EXERCISE PASSAGE

^^^^

Students tell Alternative Spring Break stories

 

Alternative Spring Break (ASB) leaders gave brief presentations where the participants got to share a favorite moment April 10 in Jonasson Hall.

ASB is a week-long volunteer opportunity to serve the needs of different communities. Each group contributed more than 100 hours of service.

One group did youth empowerment in Seattle, Wash., and worked with four different organizations.

It worked with an organization called Youth Care. Youth Care works with at-risk youth. It has programs that interact with these youth and even help them get their GED.

Ryther is an organization that works with kids who have experienced trauma, been abused, or have an addiction. It even has “in-patient” or “on campus” housing for kids who need it. Ryther also works with families inside their homes and help kids transition in between.

This group also worked with a national organization called America SCORES. The goal of America SCORES is to empower youth both inside and out of the classroom with soccer as its main tool. This program is in place in five elementary schools in Seattle.

First Place School helps low income families. It is the fourth organization this group worked with. The aim of the school is to teach both the child and the family. It focuses on the need of the student rather than where society says they should be.

Another ASB group worked with Habitat for Humanity and went to Tacoma, Wash.

It helped build foundations for houses, which comprised of a lot of manual labor. This group also worked alongside the families receiving the houses and AmeriCorps members in charge of construction.

^^^^

Stored data entries
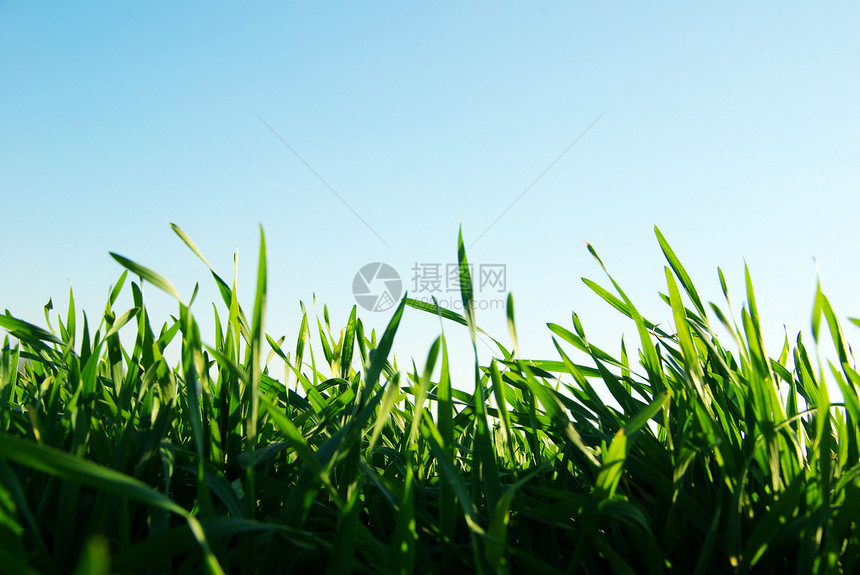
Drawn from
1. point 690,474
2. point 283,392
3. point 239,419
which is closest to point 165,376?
point 239,419

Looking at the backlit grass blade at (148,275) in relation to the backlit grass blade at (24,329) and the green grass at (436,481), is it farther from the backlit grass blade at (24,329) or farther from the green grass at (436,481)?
the backlit grass blade at (24,329)

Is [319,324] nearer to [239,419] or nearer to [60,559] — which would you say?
[239,419]

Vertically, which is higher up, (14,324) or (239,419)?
(14,324)

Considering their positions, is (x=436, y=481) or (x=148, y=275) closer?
(x=148, y=275)

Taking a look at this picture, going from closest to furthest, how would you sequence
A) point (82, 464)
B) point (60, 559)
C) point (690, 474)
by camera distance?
point (82, 464) → point (60, 559) → point (690, 474)

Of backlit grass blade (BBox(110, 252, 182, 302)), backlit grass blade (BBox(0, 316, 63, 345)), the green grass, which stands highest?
backlit grass blade (BBox(110, 252, 182, 302))

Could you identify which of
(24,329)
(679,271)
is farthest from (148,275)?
(679,271)

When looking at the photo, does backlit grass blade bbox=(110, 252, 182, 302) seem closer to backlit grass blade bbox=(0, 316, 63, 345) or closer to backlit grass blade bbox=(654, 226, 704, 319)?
backlit grass blade bbox=(0, 316, 63, 345)

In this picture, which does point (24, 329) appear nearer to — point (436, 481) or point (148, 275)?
point (148, 275)

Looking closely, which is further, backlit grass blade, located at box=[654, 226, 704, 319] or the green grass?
backlit grass blade, located at box=[654, 226, 704, 319]

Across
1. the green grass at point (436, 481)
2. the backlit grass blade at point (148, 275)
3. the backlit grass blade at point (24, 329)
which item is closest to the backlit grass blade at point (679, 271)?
the green grass at point (436, 481)

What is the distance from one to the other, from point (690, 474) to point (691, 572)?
3.4 inches

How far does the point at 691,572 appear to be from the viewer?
45 cm

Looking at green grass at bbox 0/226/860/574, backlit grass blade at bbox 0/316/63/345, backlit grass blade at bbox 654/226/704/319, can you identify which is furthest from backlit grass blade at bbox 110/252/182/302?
backlit grass blade at bbox 654/226/704/319
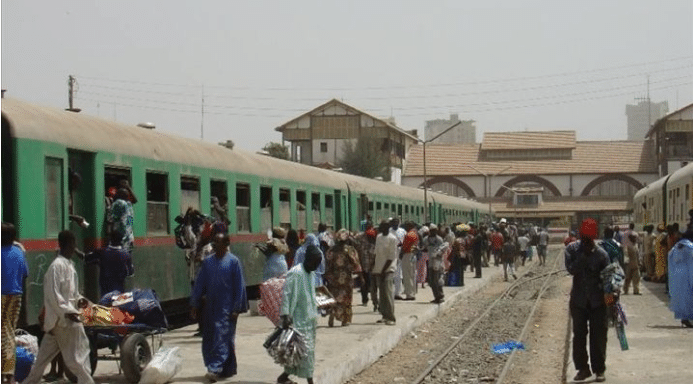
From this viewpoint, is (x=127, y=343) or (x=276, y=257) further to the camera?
(x=276, y=257)

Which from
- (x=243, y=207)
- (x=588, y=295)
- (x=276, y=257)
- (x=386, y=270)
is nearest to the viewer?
(x=588, y=295)

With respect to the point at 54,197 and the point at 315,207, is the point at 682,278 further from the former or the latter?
the point at 315,207

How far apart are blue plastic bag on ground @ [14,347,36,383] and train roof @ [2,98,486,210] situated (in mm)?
2137

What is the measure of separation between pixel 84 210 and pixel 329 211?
575 inches

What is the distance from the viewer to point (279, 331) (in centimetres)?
1119

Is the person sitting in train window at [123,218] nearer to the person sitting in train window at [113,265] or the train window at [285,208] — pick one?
the person sitting in train window at [113,265]

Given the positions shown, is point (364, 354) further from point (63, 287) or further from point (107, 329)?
point (63, 287)

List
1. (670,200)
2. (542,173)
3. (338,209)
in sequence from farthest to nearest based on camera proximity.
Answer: (542,173), (670,200), (338,209)

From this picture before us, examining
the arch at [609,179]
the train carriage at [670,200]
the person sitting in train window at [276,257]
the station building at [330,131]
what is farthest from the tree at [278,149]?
the person sitting in train window at [276,257]

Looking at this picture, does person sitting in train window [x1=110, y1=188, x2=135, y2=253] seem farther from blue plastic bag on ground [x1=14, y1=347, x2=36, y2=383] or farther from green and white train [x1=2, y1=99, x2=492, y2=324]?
blue plastic bag on ground [x1=14, y1=347, x2=36, y2=383]

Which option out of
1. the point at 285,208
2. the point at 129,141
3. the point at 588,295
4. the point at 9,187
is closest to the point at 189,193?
the point at 129,141

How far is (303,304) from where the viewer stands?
11.3m

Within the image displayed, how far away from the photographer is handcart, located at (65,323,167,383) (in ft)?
36.1

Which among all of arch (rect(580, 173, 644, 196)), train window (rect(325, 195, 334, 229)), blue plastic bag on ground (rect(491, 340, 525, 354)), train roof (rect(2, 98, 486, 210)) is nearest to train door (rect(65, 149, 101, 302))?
train roof (rect(2, 98, 486, 210))
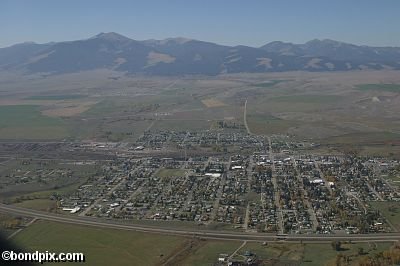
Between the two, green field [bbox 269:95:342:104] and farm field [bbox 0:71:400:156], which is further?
green field [bbox 269:95:342:104]

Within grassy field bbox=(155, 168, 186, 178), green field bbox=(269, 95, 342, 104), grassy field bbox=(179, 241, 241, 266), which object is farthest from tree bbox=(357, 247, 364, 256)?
green field bbox=(269, 95, 342, 104)

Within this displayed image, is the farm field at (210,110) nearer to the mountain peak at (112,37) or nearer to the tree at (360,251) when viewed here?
the tree at (360,251)

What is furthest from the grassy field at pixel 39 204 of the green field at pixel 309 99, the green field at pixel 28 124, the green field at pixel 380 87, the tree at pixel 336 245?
the green field at pixel 380 87

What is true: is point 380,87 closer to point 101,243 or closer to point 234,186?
point 234,186

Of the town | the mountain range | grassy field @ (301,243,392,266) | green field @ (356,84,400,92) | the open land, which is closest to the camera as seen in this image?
grassy field @ (301,243,392,266)

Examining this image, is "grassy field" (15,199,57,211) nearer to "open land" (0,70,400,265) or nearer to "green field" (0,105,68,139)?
"open land" (0,70,400,265)

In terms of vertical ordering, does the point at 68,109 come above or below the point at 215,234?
above

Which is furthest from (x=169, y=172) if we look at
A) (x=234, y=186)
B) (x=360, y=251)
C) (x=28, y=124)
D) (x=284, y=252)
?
(x=28, y=124)
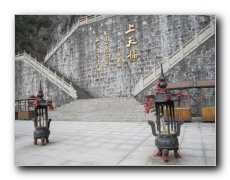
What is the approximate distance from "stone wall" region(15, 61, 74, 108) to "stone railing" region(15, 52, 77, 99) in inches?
9.3

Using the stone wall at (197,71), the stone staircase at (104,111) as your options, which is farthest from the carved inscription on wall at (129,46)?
the stone wall at (197,71)

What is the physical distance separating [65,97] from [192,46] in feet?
29.2

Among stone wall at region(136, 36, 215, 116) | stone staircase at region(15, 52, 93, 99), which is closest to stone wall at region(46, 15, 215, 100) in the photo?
stone wall at region(136, 36, 215, 116)

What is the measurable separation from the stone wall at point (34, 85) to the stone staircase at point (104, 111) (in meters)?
1.50

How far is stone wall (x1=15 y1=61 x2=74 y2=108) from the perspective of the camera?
1423 cm

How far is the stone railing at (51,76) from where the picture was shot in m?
14.0

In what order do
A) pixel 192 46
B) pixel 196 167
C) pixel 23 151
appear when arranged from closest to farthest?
pixel 196 167 < pixel 23 151 < pixel 192 46

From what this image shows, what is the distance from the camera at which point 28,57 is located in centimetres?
1591

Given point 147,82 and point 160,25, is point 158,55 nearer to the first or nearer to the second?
point 160,25

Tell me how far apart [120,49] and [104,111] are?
5.36 m

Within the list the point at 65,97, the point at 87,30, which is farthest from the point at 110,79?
the point at 87,30

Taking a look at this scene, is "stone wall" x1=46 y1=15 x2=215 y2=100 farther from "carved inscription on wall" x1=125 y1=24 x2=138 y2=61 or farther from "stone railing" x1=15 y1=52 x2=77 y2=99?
"stone railing" x1=15 y1=52 x2=77 y2=99

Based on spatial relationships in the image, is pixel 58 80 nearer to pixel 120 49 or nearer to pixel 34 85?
pixel 34 85

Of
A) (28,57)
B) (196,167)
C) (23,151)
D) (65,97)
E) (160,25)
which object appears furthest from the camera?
(28,57)
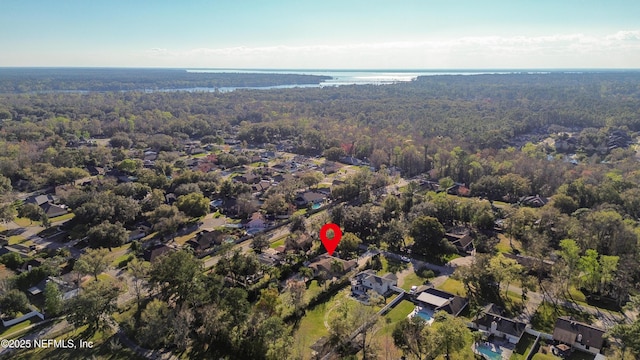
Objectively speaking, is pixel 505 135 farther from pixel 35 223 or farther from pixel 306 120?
pixel 35 223

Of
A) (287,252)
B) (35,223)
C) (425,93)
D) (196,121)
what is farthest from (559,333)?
(425,93)

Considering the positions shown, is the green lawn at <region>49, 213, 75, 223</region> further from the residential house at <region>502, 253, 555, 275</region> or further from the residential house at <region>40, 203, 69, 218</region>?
the residential house at <region>502, 253, 555, 275</region>

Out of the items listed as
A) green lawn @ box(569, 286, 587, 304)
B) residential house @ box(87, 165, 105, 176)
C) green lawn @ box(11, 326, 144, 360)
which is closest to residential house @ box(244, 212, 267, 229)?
green lawn @ box(11, 326, 144, 360)

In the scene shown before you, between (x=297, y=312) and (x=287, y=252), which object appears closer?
(x=297, y=312)

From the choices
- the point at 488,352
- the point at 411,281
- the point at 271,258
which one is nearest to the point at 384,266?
the point at 411,281

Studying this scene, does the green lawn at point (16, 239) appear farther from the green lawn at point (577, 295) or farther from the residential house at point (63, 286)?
the green lawn at point (577, 295)
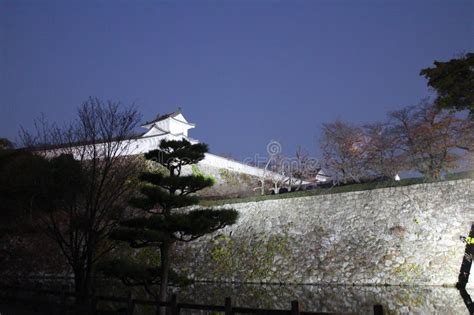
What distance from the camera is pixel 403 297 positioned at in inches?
426

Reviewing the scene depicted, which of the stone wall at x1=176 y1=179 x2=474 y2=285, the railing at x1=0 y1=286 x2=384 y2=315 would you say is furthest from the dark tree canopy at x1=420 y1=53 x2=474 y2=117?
the railing at x1=0 y1=286 x2=384 y2=315

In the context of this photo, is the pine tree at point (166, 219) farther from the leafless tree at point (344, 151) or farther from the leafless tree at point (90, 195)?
the leafless tree at point (344, 151)

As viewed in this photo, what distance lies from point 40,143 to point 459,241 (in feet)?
50.1

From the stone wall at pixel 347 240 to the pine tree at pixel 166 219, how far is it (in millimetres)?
7786

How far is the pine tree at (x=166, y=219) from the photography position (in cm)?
812

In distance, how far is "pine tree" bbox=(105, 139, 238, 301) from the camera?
8.12 m

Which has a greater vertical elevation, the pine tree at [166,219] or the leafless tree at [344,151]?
the leafless tree at [344,151]

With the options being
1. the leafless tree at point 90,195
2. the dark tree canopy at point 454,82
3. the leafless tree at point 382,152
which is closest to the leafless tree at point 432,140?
the leafless tree at point 382,152

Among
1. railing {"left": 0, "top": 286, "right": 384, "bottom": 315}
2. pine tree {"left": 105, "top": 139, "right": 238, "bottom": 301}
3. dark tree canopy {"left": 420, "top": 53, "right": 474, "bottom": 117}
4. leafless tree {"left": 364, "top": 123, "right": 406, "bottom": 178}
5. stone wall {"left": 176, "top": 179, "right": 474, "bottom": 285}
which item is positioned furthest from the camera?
leafless tree {"left": 364, "top": 123, "right": 406, "bottom": 178}

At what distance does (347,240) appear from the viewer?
1525 centimetres

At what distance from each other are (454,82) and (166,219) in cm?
787

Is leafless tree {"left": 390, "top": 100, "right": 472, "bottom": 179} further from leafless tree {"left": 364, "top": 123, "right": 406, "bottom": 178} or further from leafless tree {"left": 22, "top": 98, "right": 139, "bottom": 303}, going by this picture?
leafless tree {"left": 22, "top": 98, "right": 139, "bottom": 303}

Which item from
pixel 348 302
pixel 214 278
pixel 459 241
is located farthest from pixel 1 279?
pixel 459 241

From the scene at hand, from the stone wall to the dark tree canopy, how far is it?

^^^^

USING THE INFORMATION
a – Please print the part of the Alternative Spring Break article that begins at the words "Ryther is an" and stops after the words "schools in Seattle.".
b – Decide whether each statement agrees with the Alternative Spring Break article, answering yes or no and quoting the words that settle it: (i) Each group contributed more than 100 hours of service. (ii) America SCORES is in place in five high schools in Seattle. (iii) The group that worked with Habitat for Humanity went to Spokane.
The rows have nothing to do with this work.

ANSWERS TO THE PROBLEMS
a –
Ryther is an organization that works with kids who have experienced trauma, been abused, or have an addiction. It even has “in-patient” or “on campus” housing for kids who need it. Ryther also works with families inside their homes and help kids transition in between.

This group also worked with a national organization called America SCORES. The goal of America SCORES is to empower youth both inside and out of the classroom with soccer as its main tool. This program is in place in five elementary schools in Seattle.

b –
(i) Yes: "Each group contributed more than 100 hours of service."
(ii) No: "This program is in place in five elementary schools in Seattle."
(iii) No: "Another ASB group worked with Habitat for Humanity and went to Tacoma, Wash."